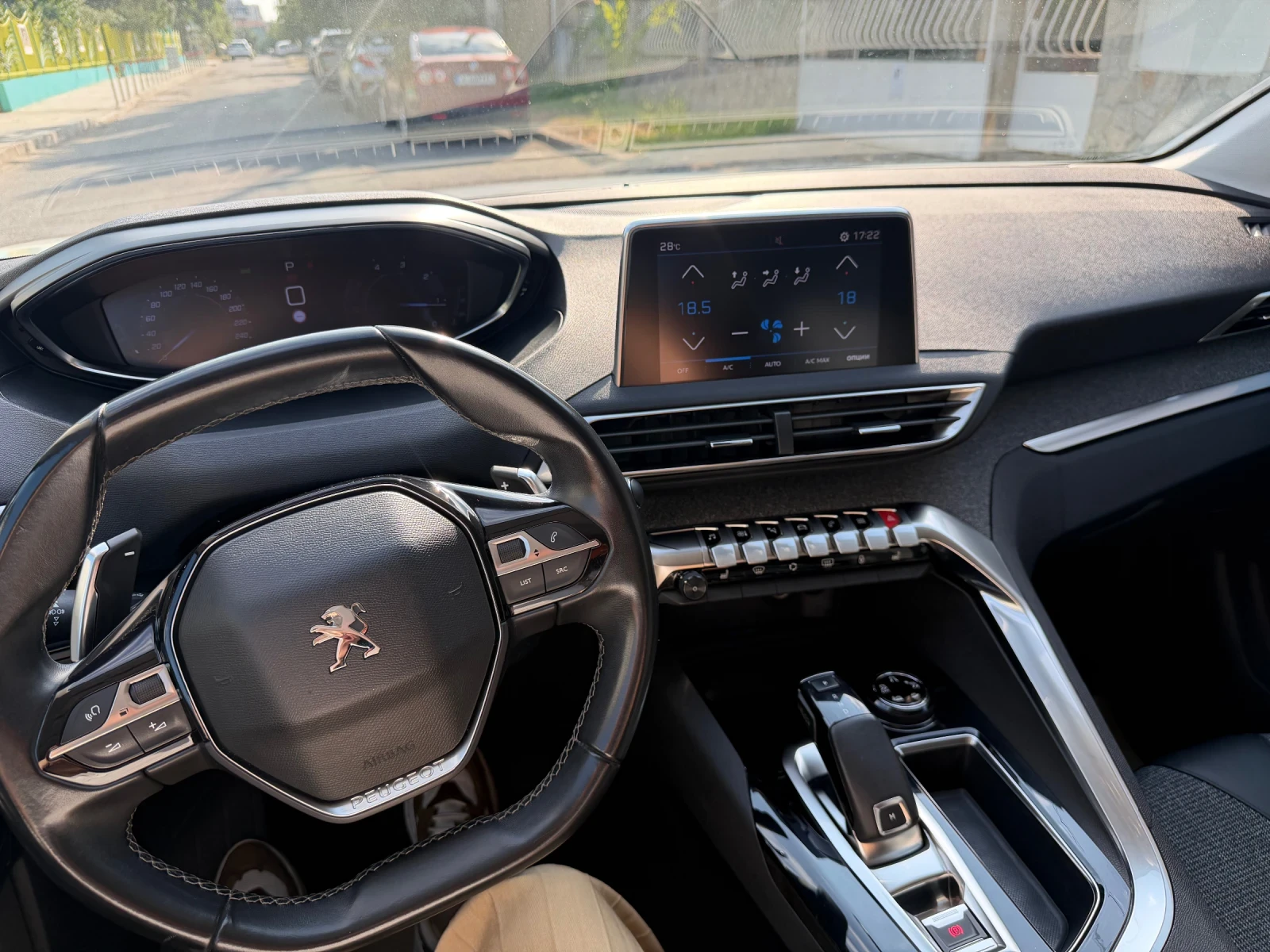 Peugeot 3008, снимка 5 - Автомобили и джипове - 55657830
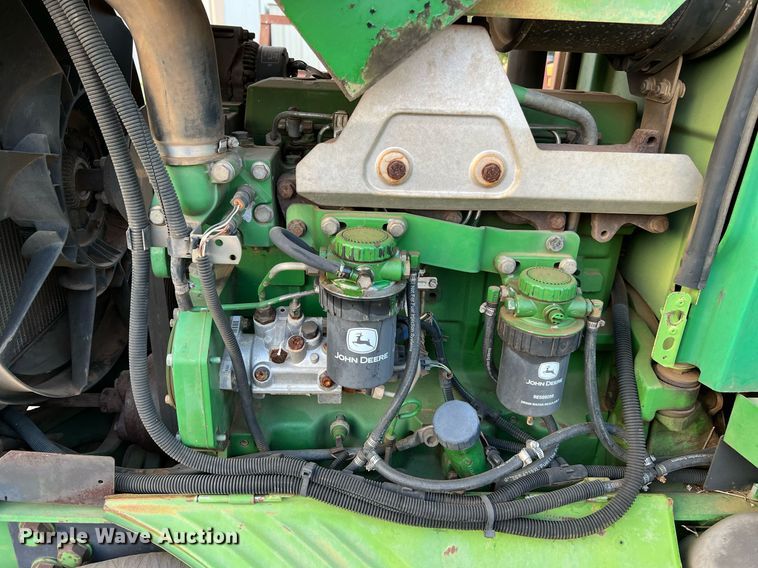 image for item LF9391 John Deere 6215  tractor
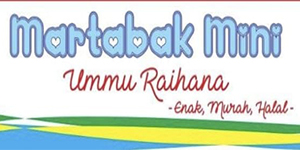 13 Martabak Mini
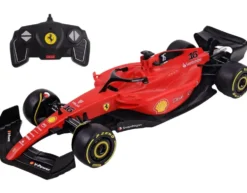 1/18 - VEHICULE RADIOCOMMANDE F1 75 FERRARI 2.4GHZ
--------------------
- **Problem to work on**: Give the listing above again word for word, without its pictures.

- **Answer section**:
 Peugeot 3008, снимка 5 - Автомобили и джипове - 55657830
 image for item LF9391 John Deere 6215  tractor
 13 Martabak Mini
 1/18 - VEHICULE RADIOCOMMANDE F1 75 FERRARI 2.4GHZ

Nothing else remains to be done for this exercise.